DOCUMENT EXTRACT ->
○ ○ ○ ○ ○ ○ ○
4. The gateway of claim 3, wherein the at least one array
associated with each of the unsynchronized event object pools
comprises an IM event array and an IM status array, each having an
array specific counter.
5. The gateway of claim 4, wherein a number of event objects
included in each of the unsynchronized event object pools is user
configurable.
6. The gateway of claim 4, wherein different ones of the
unsynchronized event object pools include a different number of
event objects.
7. A method for an event driven IM gateway to obtain event objects
comprising: during an initialization process, an IM gateway
creating a set of event objects, said event objects being
associated with a plurality of unsynchronized event object pools;
within each unsynchronized event object pool, ordering the event
objects relative to each other in a circular fashion; the IM
gateway detecting an incoming message from a remotely located
client for at least one of an IM status notification and an IM;
determining a CPU processing thread for handling the incoming
message; ascertaining one of the unsynchronized event object pools
associated with the thread; determining a current one of the
ordered event objects, where the current one is an object ordered
after a last event object used from the ascertained pool; and the
thread utilizing the determined event object to handle a task for
the incoming message.
8. The method of claim 7, wherein a number of event objects
contained in each of the unsynchronized event object pools is user
configurable.
9. The method of claim 7, wherein each unsynchronized event object
pool comprises a set of IM event objects and a set of IM status
objects, wherein said ordering step orders each of the event object
relative to each other in a circular fashion by object type,
wherein said determining step determines one of the IM event
objects and one of the IM status objects, and wherein the utilizing
step utilizes both the IM event object and the IM status
object.
10. The method of claim 7, further comprising: establishing an
array for each of the unsynchronized event object pools and a
counter, wherein a number of items of the array equals the number
of event objects contained in the associated pool; one event object
being associated with one array item, wherein the determining step
matches a current value of the counter with a current position in
the array to determine the current one of the ordered event items;
and after the determining step, increasing a value of the counter,
wherein when increasing the value of the counter would normally
exceed a length of the associated array, the counter is reset to a
value representing a beginning of the array.
11. The method of claim 7, wherein a one-to-one correspondence
exists for the threads used by the IM gateway and the
unsynchronized event object pools.
12. The method of claim 7, wherein said steps of claim 7 are
performed by at least one machine in accordance with at least one
computer program stored in a computer readable media, said computer
programming having a plurality of code sections that are executable
by the at least one machine.
13. A method for events in an event driven Instant Messaging (IM)
gateway comprising: detecting an IM event, which requires an IM
gateway to utilize an even object; obtaining an event object for
the IM event from an unsynchronized event pool; and utilizing the
obtained event object when responding to the IM event.
14. The method of claim 13, wherein said IM event is at least one
of an initial event and a returned status event.
15. The method of claim 13, further comprising: determining a next
tread in a thread queue for handling the detected IM event;
identifying an unsynchronized event pool specific to the determined
thread; and obtaining the event object from the identified
unsynchronized event pool, wherein each thread in the thread queue
is associated with a different unsynchronized event pool containing
a plurality of event objects.
○ ○ ○ ○ ○ ○ ○
JOB 1 -> Rewrite the part of the patent claims starting with "13. A method" and going on through "of event objects.", substituting "per-thread event pool" for each occurrence of "unsynchronized event pool".
○ ○ ○ ○ ○ ○ ○
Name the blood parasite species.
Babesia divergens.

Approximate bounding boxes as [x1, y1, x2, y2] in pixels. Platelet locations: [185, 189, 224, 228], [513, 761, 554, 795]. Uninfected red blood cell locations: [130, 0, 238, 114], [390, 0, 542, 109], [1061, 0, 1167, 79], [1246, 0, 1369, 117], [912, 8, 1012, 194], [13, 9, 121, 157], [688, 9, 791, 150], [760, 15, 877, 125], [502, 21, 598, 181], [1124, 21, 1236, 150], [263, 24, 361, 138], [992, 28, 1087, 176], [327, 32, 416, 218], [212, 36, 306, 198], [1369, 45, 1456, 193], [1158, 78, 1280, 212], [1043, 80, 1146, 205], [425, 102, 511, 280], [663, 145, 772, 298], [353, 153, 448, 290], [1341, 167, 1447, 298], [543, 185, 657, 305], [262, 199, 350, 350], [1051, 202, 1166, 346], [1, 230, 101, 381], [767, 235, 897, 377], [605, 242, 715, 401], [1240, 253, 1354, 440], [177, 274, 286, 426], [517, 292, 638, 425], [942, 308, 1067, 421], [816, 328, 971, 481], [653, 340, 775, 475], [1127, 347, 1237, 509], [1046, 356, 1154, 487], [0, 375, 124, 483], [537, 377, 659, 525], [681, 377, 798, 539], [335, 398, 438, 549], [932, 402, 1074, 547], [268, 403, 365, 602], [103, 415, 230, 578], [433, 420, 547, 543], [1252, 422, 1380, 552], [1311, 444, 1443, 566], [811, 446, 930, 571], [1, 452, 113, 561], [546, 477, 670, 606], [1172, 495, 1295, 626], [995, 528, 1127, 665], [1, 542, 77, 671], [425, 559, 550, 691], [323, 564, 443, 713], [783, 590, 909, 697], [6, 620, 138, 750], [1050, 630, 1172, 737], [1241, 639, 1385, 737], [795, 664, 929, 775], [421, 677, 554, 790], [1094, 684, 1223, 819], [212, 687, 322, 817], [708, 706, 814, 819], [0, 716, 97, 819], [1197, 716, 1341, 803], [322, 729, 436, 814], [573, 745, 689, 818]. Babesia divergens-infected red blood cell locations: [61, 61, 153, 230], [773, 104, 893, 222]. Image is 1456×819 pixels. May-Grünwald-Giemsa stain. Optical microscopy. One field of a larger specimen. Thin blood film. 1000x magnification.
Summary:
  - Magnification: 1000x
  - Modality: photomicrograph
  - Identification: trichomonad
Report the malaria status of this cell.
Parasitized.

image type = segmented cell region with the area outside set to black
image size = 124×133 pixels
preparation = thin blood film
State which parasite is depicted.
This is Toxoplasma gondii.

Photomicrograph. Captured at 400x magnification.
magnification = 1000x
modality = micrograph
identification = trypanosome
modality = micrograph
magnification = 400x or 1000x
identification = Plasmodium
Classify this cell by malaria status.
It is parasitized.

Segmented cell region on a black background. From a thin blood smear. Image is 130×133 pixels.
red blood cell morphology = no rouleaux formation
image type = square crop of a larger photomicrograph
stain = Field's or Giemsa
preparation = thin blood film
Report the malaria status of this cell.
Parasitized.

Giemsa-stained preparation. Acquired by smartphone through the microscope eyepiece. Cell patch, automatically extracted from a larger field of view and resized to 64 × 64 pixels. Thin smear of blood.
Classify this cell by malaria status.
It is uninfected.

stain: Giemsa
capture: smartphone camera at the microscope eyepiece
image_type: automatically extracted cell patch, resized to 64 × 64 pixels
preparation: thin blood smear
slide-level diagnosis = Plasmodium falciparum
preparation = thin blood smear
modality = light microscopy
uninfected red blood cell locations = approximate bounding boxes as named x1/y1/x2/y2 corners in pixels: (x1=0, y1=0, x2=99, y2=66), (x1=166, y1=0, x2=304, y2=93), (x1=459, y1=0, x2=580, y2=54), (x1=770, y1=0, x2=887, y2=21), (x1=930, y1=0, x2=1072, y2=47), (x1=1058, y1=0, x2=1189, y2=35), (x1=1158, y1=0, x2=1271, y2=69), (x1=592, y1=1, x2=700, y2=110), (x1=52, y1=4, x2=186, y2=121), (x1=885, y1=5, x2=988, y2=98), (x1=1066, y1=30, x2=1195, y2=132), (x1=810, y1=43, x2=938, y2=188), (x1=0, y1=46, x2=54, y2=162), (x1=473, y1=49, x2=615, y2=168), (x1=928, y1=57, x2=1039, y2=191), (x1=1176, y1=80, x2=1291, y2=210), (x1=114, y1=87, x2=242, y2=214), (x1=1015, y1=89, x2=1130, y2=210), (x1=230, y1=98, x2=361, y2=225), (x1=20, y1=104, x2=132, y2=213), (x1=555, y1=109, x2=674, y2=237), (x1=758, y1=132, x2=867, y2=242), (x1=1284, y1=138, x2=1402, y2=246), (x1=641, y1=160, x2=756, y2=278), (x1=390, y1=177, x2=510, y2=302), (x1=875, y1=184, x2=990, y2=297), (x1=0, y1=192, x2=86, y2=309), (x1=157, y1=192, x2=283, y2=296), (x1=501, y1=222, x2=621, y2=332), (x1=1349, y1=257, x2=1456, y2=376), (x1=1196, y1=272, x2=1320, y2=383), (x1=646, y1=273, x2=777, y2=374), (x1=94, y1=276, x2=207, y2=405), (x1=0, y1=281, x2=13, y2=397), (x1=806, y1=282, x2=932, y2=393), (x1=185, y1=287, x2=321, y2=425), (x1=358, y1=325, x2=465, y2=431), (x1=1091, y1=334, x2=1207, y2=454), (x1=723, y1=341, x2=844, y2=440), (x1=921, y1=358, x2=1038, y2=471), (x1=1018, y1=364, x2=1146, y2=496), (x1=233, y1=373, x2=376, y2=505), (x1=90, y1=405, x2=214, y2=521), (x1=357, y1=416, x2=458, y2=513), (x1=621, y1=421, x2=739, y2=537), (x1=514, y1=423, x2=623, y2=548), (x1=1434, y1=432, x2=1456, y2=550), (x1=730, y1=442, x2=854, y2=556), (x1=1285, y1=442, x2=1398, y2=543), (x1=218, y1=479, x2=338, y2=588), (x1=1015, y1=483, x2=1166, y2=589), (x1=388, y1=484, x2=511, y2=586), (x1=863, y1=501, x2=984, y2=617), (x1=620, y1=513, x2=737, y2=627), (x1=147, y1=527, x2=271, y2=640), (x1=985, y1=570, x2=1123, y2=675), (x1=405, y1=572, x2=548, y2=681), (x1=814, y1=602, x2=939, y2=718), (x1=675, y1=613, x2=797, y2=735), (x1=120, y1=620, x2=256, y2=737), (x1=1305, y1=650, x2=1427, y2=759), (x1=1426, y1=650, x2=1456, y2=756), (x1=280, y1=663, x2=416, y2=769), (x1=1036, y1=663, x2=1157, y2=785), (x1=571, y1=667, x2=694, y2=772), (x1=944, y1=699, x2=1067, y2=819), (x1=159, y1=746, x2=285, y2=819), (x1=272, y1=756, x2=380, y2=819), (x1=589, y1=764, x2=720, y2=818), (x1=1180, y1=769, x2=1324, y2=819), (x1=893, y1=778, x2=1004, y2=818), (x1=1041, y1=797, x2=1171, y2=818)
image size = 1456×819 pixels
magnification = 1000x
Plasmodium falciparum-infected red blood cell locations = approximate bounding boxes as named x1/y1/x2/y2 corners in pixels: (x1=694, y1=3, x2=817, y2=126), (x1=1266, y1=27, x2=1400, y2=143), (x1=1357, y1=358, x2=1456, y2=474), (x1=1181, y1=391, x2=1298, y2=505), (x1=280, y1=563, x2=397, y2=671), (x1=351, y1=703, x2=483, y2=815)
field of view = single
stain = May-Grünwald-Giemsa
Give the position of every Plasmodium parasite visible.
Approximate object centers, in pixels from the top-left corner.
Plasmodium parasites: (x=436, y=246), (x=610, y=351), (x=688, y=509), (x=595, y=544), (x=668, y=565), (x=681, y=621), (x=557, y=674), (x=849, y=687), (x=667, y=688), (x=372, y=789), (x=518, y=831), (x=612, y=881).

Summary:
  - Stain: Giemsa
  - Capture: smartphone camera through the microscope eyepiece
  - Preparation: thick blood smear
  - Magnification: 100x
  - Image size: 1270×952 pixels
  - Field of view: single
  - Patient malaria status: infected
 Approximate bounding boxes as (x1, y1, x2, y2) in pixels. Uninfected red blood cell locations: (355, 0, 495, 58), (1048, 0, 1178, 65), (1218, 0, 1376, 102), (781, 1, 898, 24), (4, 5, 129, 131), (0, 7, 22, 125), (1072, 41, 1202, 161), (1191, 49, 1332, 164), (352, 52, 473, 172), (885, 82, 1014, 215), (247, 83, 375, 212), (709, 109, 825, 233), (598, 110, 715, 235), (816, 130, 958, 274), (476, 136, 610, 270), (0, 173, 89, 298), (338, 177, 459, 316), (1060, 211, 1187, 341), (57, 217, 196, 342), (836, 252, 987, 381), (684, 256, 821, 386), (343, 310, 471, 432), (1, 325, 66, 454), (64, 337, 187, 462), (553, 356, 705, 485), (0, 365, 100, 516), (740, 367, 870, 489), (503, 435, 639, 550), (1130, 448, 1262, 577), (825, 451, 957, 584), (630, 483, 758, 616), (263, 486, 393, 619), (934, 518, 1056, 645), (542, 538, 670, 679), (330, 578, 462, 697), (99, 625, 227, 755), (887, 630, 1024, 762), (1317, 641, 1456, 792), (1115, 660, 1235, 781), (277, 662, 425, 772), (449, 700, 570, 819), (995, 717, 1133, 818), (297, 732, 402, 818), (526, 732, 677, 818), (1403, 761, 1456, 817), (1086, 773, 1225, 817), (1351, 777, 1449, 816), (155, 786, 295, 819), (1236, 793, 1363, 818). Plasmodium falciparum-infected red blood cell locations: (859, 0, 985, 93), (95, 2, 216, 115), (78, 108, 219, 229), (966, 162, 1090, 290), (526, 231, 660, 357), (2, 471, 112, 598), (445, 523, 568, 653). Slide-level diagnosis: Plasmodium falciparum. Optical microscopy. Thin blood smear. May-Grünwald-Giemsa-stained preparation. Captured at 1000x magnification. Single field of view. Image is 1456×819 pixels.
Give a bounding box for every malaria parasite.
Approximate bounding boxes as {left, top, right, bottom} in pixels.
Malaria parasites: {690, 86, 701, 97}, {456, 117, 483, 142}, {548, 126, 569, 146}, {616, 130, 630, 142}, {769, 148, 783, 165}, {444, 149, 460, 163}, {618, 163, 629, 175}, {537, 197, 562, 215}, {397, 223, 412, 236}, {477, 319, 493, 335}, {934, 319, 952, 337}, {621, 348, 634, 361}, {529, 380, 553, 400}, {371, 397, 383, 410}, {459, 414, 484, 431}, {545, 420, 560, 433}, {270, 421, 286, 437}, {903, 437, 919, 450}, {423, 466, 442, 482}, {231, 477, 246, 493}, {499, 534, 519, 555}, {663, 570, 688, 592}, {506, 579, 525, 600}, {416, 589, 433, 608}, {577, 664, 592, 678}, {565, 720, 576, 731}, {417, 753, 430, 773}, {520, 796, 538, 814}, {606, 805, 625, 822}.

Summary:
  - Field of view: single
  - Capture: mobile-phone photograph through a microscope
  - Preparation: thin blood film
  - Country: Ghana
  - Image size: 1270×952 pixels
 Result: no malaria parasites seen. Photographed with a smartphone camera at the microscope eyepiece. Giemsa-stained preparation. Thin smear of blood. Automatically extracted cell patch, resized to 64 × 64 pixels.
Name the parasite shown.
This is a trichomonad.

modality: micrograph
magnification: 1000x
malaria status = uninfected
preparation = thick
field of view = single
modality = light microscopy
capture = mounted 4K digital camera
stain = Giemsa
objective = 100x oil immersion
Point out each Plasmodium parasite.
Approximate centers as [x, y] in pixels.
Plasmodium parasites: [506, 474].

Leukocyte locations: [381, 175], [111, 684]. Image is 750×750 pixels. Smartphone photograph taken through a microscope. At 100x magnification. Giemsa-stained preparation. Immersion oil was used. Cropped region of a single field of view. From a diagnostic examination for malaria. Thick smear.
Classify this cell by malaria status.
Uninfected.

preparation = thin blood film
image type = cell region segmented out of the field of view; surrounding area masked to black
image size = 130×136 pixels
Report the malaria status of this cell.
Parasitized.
○ ○ ○ ○ ○ ○ ○
JOB 2 -> List every line of the records that contains the string "camera", treating uppercase and lowercase letters as different.

RIGHT ANSWER 1 ->
13. A method for events in an event driven Instant Messaging (IM)
gateway comprising: detecting an IM event, which requires an IM
gateway to utilize an even object; obtaining an event object for
the IM event from an per-thread event pool; and utilizing the
obtained event object when responding to the IM event.
14. The method of claim 13, wherein said IM event is at least one
of an initial event and a returned status event.
15. The method of claim 13, further comprising: determining a next
tread in a thread queue for handling the detected IM event;
identifying an per-thread event pool specific to the determined
thread; and obtaining the event object from the identified
per-thread event pool, wherein each thread in the thread queue
is associated with a different per-thread event pool containing
a plurality of event objects.

RIGHT ANSWER 2 ->
capture: smartphone camera at the microscope eyepiece
  - Capture: smartphone camera through the microscope eyepiece
 Result: no malaria parasites seen. Photographed with a smartphone camera at the microscope eyepiece. Giemsa-stained preparation. Thin smear of blood. Automatically extracted cell patch, resized to 64 × 64 pixels.
capture = mounted 4K digital camera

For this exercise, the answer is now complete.